Why didn't they just put the damned things on a treadmill? Less cruel, and fitter ants.
Hi Carl,
Hope you're feeling better.
I killed a bunch of ants today. They were on my counter after I had some toast.
Then I went for my cardio walk, and noticed ants on the sidewalk. I didn't try to kill them, but I think I misstepped. It was awkward. Trying to miss them sent me off balance.
Then I went for a night drive, and noticed bugs coming at my headlights. Knowing I did nore killing, I came home and parked the car.
I've had a wild day of it already, and now your post.
Yours,
Rus
Hey...that's your wife, isn't it? (Brenda, of course. Not the guy who snots up his moustache!)) At least she's not totally ignoring you...she is visiting your blog after all!
I hope you are feeling better soon.
Oh, I like your wife. Alot.
She reminds me of my mom.
(grin)
Meanwhile, how do you cure a summer cold? None of the cold-weather cold remedies will cut it, eh? Who the hell wants to sip hot tea with lemon (and whiskey!) or hover over a bowl of chicken noodle soup when it's 90 damned degrees outside?
And, meanwhile again, who the hell are these freaks that are mutilating ants in the name of .... science? These have gotta be the same guys who pulled the wings off flies.
Feel better, Carl.

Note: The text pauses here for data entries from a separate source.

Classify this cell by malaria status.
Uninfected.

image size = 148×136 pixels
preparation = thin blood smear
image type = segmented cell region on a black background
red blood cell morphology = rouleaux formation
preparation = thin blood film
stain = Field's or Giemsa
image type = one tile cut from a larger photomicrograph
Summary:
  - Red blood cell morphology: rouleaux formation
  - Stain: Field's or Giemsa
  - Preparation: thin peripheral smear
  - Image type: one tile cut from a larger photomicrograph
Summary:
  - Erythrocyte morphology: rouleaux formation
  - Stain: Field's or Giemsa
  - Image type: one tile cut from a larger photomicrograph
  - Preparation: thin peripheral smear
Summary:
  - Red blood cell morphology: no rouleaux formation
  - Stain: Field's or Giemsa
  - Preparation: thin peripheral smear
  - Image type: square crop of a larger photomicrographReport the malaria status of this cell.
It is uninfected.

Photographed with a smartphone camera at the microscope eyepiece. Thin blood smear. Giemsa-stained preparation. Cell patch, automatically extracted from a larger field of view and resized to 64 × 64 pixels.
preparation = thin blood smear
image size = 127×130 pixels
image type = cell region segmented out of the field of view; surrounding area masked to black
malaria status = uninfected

If you see your wife, tell her I said hi.
Have you read William Tenn's 'of men and monsters'?
Perfect book for laying around while being ignored by an unsympathetic wife. Taken with brandy, tea, and a small sliver of chocolate while garumphing at anyone who comes near, your cold could become almost enjoyable.
But you have to start with the book. Have a happy fourth, Carl.
-blue
Thanks for the well wishes - I feel better already.
Blue, I'll hunt that book down. The title is compelling.
Feel better soon, Carl!! That ant story...god, that's incredible! Do that to dogs and yes, people would be marching and carrying placards, or worse.
Thanks, Pris.
What bothers me most about the mutilation is that it was probably unnecessary.